For years I’ve been critical of The Matrix, even trying to fill in the plot holes in literal ways by considering fan theories. It’s not meant to be taken literally. It’s not about machines and cyberspace. It’s about postmodern society (the era after modernity, today’s era) and subversive identity (the film’s concept of residual self-image, how Neo never refers to his self by his given name, and corrects Smith when Smith does so). The efficiency of human bodies as batteries- that’s not the point. The desert of the real isn’t a literal, physical waste; it’s the abandoned, material foundations of our culture, the use value of things superseded by assigned exchange value and sign value, our social animal values replaced by competitive, capitalistic ones, our sense of wonder replaced by the ultra-literal, bland, quietly violent neoliberal aesthetic. The antagonist is depicted as faceless machines as well as a baby-faced… thing to represent the hybrid nature of our own antagonist, a combination of self-referential cultural/political/economic system and powerful masters.

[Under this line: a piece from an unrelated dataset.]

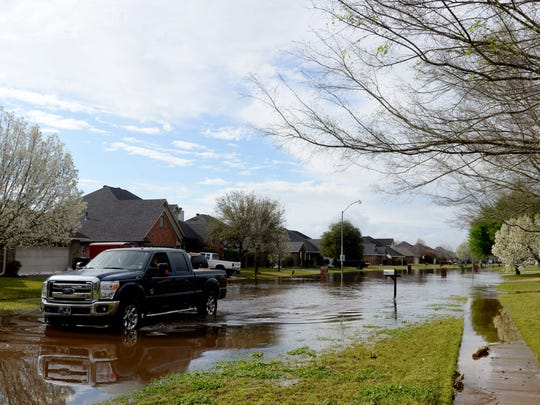 Water in the Golden Meadows subdivision has gone down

My obsession with literalness, my belief that metaphor belonged to the realm of spiritualism, used only to obscure the truth, had prevented me from understanding this excellent explanation of our society for half of my life.

So, shit, what does it mean when our relationship with the real is so distorted that we can’t even recognize it? It means that we can’t properly orient our selves, can’t tell accurate stories about our past, can’t understand how power dynamics work, can’t identify the sources of our cognitive dissonance. Postmodern philosophy talks about our relationships with power and structures a lot, about how subtle yet abusive hierarchies can be, about our relationships with art and technology, how subcultures are appropriated by capital to fit neatly in to the major culture, stripped of their subversive natures, stripped of their politics, making them superficial and marketable to a more general public, and many other topics. It follows poststructuralism, so has a habit of orienting every idea in greater context, analyzing its place in history (how it came about), its place in psychology (how we think about it), what its most superficial aspects imply, and what subtext there is to its message. Yes, it’s largely about how we need to unlearn every thing that we’ve ever learned, both consciously and unconsciously, if we hope to find some semblance of the truth, but it’s also about finding new ways to appreciate the world and live authentic, more meaningful lives.

Part 10: And Deeper Runs the Labyrinth, which only Obscures Our Despair|Cyberpunk, Stoicism, Aesthetics of Cognitive Mapping

So we have a status quo that either rejects subversion or recuperates it. What does this mean? The status quo is a set of accepted norms, regarding all subjects. Subversion is the act of resisting this status quo or rebelling against it. Recuperation is a process by which proponents of the status quo neutralize and absorb subversive ideas and culture. This is why Martin Luther King Junior, for example, is now a mainstream cultural icon, even though he was an enemy of the state in his day, and was assassinated for it. That is a story less about society becoming more tolerant and more about the elite adjusting the rules in order to benefit from the movement- that is, a watered-down, neutralized, fantasy version of the movement. The status quo is not based in reality, remember; it is founded on myths. It recuperates all that antagonizes it and regularly revises history to suit these myths.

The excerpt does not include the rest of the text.